Improving document relationships and clustering

I love the site as it currently stands, but I have a few suggestions that may help people navigate documents more effectively.

Currently, there’s a related documents section, but I believe that could be expanded significantly to categorize corroborating and contradictory evidence. For instance, if a certain tip is not supported by forensic evidence for instance, the forensic evidence should be included with the tip.

Of course, community investigations can absolutely help with this, but I’m sure there are ways to employ LLMs just to get started. At least, categorizing the current related documents would be quite useful.
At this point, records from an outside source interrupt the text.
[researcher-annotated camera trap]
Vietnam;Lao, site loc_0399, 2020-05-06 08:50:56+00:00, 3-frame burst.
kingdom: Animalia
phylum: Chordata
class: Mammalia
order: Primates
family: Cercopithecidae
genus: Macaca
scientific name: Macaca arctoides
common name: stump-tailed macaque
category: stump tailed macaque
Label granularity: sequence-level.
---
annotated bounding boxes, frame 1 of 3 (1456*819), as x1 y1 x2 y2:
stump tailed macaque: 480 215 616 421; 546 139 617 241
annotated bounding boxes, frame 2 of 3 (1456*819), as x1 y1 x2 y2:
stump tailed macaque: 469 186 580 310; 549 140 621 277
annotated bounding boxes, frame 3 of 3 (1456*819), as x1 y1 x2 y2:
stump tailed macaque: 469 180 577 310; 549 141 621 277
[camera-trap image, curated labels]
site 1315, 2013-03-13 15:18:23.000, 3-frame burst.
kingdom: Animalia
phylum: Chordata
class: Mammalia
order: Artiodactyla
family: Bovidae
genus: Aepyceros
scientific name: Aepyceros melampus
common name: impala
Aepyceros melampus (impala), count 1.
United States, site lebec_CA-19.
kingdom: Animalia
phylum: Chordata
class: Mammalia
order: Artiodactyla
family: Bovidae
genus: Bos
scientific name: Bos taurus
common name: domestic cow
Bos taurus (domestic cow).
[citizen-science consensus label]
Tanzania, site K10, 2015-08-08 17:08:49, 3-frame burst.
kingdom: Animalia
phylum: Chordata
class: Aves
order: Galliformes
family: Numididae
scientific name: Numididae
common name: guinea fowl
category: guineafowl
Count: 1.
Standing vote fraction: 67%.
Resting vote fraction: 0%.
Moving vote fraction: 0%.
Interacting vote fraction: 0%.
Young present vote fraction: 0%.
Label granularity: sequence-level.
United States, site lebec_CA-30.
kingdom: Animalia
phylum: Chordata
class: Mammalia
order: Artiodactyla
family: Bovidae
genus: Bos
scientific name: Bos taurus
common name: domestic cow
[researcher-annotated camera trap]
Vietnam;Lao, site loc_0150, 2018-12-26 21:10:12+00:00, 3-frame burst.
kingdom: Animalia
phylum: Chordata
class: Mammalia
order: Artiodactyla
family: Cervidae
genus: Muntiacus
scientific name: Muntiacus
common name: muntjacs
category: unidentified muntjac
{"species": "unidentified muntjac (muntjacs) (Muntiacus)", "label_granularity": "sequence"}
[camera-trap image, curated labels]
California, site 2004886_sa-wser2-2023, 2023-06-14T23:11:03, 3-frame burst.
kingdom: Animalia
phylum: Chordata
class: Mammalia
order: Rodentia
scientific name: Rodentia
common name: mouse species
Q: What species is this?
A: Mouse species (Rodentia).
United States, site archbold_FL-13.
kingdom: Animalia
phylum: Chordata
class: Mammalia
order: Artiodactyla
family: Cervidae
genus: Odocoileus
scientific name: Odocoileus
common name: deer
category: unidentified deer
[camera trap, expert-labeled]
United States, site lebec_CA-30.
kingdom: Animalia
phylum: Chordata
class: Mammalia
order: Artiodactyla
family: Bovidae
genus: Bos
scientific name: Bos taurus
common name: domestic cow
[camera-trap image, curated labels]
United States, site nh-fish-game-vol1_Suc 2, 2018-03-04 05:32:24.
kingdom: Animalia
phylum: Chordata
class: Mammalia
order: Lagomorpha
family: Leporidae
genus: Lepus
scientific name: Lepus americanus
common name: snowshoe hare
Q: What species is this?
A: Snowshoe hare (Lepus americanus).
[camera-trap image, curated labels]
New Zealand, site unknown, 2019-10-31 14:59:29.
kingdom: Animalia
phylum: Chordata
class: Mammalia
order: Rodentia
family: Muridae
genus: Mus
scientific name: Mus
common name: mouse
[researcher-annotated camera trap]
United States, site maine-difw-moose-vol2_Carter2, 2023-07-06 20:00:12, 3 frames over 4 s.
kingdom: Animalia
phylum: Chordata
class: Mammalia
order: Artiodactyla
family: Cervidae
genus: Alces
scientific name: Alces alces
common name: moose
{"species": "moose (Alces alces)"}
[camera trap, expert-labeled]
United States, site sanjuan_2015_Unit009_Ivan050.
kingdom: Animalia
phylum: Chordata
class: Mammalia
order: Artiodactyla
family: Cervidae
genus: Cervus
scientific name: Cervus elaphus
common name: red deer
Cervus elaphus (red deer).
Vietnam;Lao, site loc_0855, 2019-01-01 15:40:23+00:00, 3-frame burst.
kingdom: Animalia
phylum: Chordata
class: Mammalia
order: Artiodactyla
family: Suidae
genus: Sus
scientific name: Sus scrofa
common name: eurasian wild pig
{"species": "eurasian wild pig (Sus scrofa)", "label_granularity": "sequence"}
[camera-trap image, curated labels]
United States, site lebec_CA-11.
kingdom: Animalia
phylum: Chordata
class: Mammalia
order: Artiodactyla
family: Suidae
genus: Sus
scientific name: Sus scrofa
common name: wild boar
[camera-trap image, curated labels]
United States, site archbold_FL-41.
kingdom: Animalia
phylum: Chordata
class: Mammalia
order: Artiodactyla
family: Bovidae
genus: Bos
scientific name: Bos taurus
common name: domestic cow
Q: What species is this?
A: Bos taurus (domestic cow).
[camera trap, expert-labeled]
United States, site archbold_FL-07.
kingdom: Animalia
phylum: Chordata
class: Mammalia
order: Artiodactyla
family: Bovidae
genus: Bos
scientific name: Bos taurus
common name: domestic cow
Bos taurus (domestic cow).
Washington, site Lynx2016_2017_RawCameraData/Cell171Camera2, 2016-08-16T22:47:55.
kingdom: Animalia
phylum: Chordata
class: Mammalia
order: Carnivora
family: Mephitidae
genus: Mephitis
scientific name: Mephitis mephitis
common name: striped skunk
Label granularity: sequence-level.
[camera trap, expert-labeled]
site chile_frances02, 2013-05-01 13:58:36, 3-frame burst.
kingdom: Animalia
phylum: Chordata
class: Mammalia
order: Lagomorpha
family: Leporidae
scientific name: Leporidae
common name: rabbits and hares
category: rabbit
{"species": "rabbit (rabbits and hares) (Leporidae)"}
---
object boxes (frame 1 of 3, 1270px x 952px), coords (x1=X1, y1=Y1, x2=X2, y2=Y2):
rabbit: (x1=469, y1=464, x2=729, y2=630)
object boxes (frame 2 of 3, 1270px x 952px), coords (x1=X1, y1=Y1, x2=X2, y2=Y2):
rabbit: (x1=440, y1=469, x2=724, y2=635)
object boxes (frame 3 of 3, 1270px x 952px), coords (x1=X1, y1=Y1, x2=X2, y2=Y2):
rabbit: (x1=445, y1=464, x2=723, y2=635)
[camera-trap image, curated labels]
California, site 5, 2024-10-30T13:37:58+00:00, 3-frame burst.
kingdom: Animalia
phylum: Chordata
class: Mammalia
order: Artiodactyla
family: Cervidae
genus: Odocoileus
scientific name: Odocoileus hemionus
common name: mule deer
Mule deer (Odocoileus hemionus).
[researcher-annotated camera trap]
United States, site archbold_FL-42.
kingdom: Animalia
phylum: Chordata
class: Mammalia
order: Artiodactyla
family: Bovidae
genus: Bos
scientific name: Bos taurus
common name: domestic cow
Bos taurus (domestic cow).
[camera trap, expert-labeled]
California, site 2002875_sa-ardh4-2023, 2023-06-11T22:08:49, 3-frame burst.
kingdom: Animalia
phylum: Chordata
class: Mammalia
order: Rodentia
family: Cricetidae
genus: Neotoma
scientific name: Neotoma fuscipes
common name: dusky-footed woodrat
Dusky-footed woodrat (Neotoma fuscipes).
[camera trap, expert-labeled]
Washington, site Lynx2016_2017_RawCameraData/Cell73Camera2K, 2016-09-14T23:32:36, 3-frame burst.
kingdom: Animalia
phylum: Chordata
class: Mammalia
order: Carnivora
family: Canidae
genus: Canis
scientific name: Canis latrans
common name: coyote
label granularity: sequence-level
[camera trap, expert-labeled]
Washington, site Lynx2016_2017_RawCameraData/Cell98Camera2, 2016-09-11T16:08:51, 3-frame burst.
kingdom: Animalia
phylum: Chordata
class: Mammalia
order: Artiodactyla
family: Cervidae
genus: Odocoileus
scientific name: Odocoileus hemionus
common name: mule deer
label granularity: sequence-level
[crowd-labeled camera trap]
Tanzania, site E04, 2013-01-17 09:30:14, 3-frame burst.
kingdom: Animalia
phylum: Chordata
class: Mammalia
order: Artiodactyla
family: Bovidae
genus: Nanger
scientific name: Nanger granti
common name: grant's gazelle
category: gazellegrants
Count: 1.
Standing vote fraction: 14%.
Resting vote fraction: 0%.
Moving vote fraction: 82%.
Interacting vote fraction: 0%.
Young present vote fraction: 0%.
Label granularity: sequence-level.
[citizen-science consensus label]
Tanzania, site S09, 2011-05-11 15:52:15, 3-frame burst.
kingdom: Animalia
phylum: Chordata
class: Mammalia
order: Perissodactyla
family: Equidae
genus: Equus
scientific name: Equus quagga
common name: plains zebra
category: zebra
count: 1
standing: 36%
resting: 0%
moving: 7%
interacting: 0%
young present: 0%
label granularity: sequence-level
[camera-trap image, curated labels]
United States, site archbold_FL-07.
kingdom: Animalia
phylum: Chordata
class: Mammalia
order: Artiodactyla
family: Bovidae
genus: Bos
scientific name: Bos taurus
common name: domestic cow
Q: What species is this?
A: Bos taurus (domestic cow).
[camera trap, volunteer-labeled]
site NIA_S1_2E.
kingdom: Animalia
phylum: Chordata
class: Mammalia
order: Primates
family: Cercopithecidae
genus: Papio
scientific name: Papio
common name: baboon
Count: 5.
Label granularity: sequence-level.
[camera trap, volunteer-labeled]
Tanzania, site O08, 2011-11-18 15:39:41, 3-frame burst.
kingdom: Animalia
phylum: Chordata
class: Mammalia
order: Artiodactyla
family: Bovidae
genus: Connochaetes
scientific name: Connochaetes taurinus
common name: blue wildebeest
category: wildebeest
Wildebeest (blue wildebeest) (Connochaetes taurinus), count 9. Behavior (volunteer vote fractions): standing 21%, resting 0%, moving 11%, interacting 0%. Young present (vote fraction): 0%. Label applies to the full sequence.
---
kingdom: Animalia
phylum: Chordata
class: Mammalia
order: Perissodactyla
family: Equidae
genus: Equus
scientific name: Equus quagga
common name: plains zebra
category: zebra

Additionally, something like this could help create a “document reliability” measure which can tell users if this document is strongly corroborated evidence or a one-off.

If you’d like to implement this, I’d be happy to assist with the development or design.

2 Likes

Yes to this. Let’s take the example of a particular house or room described by witnesses or victims: we may find photographs that match the description, and we would like to look at them side-by-side, while scrolling a column on the side with the witness description. We could then tag or heart photos that seem to be linked - say, photos of the same room could be linked together in a cluster.

Both great suggestions @blafy and @J4Vic.

Document clustering and relationship mapping is high on the roadmap. Right now the “related documents” section uses basic tag and person overlap, but you are right that it needs to be much deeper. Corroborating vs contradictory evidence, witness testimony matched to physical evidence, photos matched to witness descriptions, these are all connections that would make the archive far more useful.

The side-by-side view @J4Vic described (scrolling a witness description next to photos of the location they describe) is a compelling use case. That kind of interface would turn raw document review into actual investigation.

I have been exploring using vector embeddings to find semantically similar documents even when they do not share exact keywords. Combined with community-provided tags and links, this could get powerful.

No timeline on this yet, but it is actively being worked on.

1 Like

Wow, super!! :clap: You’re like a one-person developer-machine.